— START OF GIVEN TEXT —

# Weight of a Pen



## Jim in Oakville (Jul 19, 2007)

Hi,

In recent times I have become quite focused on making pens with solid ends.  I love the ablity to create and develop my own pen designs, the freedom is a very exciting option on making stock kits.

One characteristic that I have noticed right from the start has been the decreased weight of the solid end pen, namely the loss of the hardware has removed some of the "feel" weight from the pens.  I have also noticed that some FP makers state the weight of their pens and I am getting the feeling there is a "Lighter The Better" detail I have been ignoring.

I have liked the feel of a pen with some weight in it and I am working with a friend with a metal lathe to make weights that will fit inside a pen tube to add weight.  

With this in mind do others who look at weight as a characteritic feel that adding weight to a solid end pen is a positive or negative feature?[?]


----------



## LEAP (Jul 19, 2007)

Jim, 
I noticed a while ago that weight in a pen seems to be almost a gender thing. the ladies tend pick up a larger pen and comment on the weight as heavy. While more men talk about it being balanced or solid feeling as if more weight makes it a "better" pen.


----------



## Jerryconn (Jul 19, 2007)

— END OF GIVEN TEXT —

SET EXERCISE ▸
From the pen weight thread, give the passage again starting with "I have liked" and going on through "to add weight.", switching "metal lathe" to "wood lathe".

— START OF DATA PROVIDED —

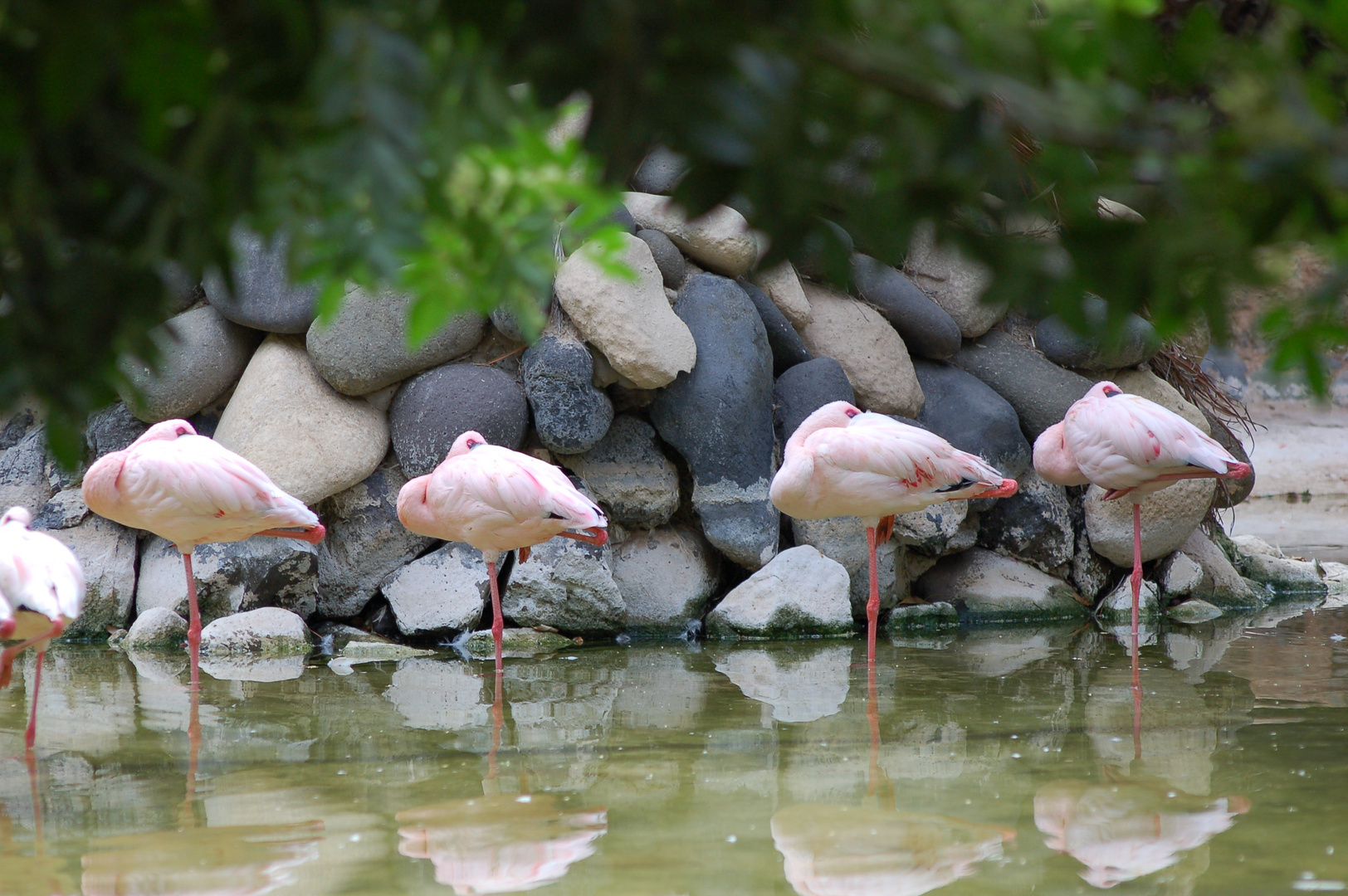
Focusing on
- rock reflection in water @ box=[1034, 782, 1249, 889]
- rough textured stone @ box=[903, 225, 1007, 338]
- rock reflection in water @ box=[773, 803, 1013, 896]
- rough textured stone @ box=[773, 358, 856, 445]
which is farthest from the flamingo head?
rough textured stone @ box=[903, 225, 1007, 338]

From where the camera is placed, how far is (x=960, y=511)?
6426 mm

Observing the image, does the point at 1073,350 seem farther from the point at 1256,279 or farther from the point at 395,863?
the point at 1256,279

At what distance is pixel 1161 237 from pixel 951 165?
17cm

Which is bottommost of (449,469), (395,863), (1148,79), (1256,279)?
(449,469)

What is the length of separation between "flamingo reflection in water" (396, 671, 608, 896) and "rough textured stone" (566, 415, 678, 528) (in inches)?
125

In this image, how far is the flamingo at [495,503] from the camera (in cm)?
491

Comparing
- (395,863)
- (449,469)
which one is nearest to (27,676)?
(449,469)

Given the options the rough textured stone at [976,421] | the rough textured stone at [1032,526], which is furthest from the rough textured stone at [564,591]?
the rough textured stone at [1032,526]

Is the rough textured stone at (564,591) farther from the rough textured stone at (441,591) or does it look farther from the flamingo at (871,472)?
the flamingo at (871,472)

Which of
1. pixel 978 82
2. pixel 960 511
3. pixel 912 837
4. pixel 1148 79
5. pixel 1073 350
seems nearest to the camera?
pixel 978 82

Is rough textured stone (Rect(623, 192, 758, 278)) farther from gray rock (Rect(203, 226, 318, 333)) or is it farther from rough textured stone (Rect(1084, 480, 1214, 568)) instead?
rough textured stone (Rect(1084, 480, 1214, 568))

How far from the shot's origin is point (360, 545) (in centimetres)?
603

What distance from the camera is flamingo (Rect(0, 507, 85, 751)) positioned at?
134 inches

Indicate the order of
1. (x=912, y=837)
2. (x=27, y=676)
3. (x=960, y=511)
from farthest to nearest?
1. (x=960, y=511)
2. (x=27, y=676)
3. (x=912, y=837)
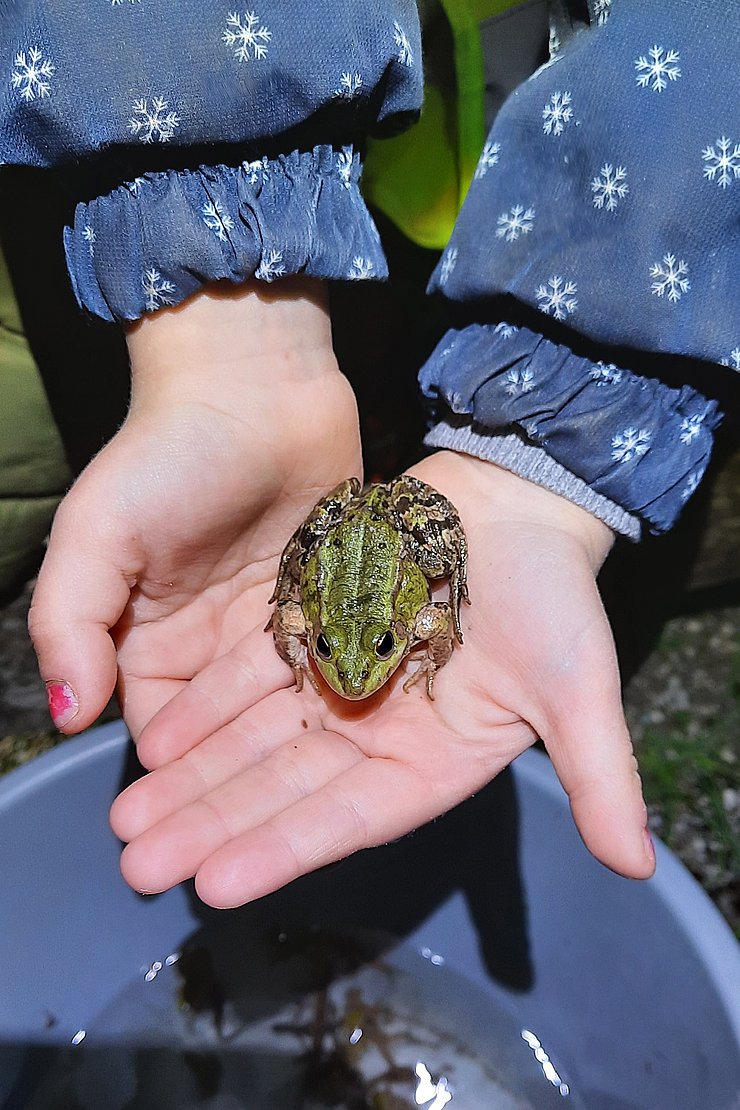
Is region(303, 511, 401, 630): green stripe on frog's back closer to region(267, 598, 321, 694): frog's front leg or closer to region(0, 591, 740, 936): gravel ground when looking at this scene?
region(267, 598, 321, 694): frog's front leg

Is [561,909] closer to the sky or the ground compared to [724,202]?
closer to the ground

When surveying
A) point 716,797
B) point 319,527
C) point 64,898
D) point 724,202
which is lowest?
point 716,797


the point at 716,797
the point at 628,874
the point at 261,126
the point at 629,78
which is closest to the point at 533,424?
the point at 629,78

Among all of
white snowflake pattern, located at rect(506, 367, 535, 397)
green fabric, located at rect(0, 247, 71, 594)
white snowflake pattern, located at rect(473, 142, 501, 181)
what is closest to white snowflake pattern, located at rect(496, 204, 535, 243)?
white snowflake pattern, located at rect(473, 142, 501, 181)

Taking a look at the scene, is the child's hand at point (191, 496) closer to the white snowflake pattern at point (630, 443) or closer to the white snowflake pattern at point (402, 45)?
the white snowflake pattern at point (402, 45)

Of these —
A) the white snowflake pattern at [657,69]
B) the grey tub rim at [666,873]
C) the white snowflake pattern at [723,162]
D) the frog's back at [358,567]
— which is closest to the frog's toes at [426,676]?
the frog's back at [358,567]

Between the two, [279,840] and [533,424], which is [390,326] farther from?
[279,840]
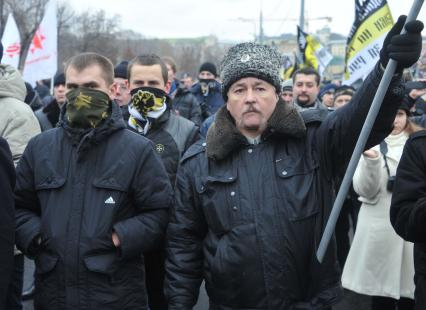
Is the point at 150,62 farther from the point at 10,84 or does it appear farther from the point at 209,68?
the point at 209,68

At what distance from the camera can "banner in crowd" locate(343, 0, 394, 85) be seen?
23.1 feet

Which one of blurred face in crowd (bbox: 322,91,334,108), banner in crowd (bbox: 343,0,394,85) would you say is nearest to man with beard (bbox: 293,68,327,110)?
banner in crowd (bbox: 343,0,394,85)

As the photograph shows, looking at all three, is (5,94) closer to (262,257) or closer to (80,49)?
(262,257)

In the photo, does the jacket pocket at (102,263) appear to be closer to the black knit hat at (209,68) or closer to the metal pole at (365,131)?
the metal pole at (365,131)

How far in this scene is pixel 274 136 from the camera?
258 cm

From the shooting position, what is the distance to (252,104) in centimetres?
258

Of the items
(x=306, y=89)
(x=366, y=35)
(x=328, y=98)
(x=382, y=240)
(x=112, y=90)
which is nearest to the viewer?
(x=112, y=90)

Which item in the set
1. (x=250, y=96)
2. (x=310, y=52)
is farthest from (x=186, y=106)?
(x=310, y=52)

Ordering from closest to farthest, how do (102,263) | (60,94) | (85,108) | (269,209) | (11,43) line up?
1. (269,209)
2. (102,263)
3. (85,108)
4. (60,94)
5. (11,43)

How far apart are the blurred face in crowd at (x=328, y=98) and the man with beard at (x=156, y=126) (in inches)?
210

— END OF DATA PROVIDED —

TASK RESPONSE ▸
I have liked the feel of a pen with some weight in it and I am working with a friend with a wood lathe to make weights that will fit inside a pen tube to add weight.